I Do Not Come to You By Chance
- Author: Adaobi Tricia Nwaubani
- Language: English
- Genre: Literary Fiction
- Publisher: Hachette Books
- Publication place: Nigeria
- Media type: Print (paperback)
- Pages: 416 pp (first edition)
- ISBN: 978-1-4013-2311-0 (first edition)
- OCLC: 262885023

= I Do Not Come to You By Chance =

2009 novel Adaobi Tricia Nwaubani

I Do Not Come to You By Chance is a 2009 novel by Nigerian writer Adaobi Tricia Nwaubani. It is her debut novel, which was published on 1 May 2009 by Hachette Books, an imprint of Perseus Books Group.

==Plot summary==
I Do Not Come to You By Chance follows Kingsley Ibe, a newly minted engineering graduate from an upstanding middle-class Nigerian family. After a crisis plunges his family into financial distress and unable to find a job, he turns to his uncle Boniface in desperation.
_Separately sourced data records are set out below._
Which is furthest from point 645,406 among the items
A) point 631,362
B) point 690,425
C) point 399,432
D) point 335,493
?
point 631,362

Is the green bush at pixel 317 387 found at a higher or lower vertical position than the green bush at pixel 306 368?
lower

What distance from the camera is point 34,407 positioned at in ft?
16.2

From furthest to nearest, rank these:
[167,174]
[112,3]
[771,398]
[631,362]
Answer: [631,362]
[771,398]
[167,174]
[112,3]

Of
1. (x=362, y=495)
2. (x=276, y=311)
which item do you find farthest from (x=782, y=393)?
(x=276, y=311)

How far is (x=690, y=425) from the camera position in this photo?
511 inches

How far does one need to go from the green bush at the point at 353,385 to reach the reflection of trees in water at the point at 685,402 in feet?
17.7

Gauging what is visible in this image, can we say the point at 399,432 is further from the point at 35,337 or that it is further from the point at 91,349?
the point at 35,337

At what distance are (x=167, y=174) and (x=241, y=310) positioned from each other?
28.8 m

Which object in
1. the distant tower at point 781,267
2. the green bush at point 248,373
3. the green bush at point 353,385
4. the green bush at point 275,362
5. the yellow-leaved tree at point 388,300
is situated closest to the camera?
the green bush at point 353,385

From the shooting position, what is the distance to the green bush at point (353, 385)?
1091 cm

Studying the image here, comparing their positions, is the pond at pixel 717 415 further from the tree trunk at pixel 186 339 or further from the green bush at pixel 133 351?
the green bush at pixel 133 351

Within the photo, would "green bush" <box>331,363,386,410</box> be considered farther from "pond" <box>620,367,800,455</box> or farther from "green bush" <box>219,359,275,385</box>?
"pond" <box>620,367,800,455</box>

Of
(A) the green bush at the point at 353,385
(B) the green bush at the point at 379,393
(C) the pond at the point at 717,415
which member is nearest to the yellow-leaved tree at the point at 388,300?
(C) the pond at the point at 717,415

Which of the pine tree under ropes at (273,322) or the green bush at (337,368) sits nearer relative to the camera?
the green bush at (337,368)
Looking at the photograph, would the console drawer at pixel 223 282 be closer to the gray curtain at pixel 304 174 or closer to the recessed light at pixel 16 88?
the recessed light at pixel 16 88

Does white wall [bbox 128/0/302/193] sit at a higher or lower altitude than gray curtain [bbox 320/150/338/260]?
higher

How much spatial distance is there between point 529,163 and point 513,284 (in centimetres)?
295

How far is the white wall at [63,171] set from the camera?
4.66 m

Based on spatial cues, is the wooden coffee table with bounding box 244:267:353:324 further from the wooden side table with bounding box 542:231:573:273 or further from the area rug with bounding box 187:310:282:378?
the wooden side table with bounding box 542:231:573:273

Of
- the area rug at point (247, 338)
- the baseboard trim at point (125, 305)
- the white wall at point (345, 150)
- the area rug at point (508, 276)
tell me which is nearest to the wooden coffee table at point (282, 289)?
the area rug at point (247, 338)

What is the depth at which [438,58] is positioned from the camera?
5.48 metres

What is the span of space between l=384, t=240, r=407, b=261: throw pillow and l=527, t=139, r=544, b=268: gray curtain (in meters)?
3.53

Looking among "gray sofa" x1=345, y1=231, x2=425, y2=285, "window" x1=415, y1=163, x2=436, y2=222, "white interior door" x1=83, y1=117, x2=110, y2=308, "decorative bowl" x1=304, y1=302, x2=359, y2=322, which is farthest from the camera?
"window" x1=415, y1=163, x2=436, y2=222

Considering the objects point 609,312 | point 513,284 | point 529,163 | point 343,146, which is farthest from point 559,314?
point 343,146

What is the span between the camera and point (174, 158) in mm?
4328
Known as Cash Daddy, Boniface is an email scammer and "419" kingpin— named after the 419 section of the Nigerian criminal code—and willingly draws Kingsley into the dark underbelly world of email scamming.

==Reception==
- 2010: Commonwealth Writers Prize for Best First Book (Africa).
- 2010: Betty Trask First Book Award.
- 2010: Wole Soyinka Prize for Literature in Africa finalist.
- 2012: Nigeria Prize for Literature shortlist.
- The Washington Post Best Books 2009.

== Film adaptation ==
The film adaptation was directed by Ishaya Bako and was executively produced by Genevieve Nnaji. It premiered at the 2023 Toronto International Film Festival.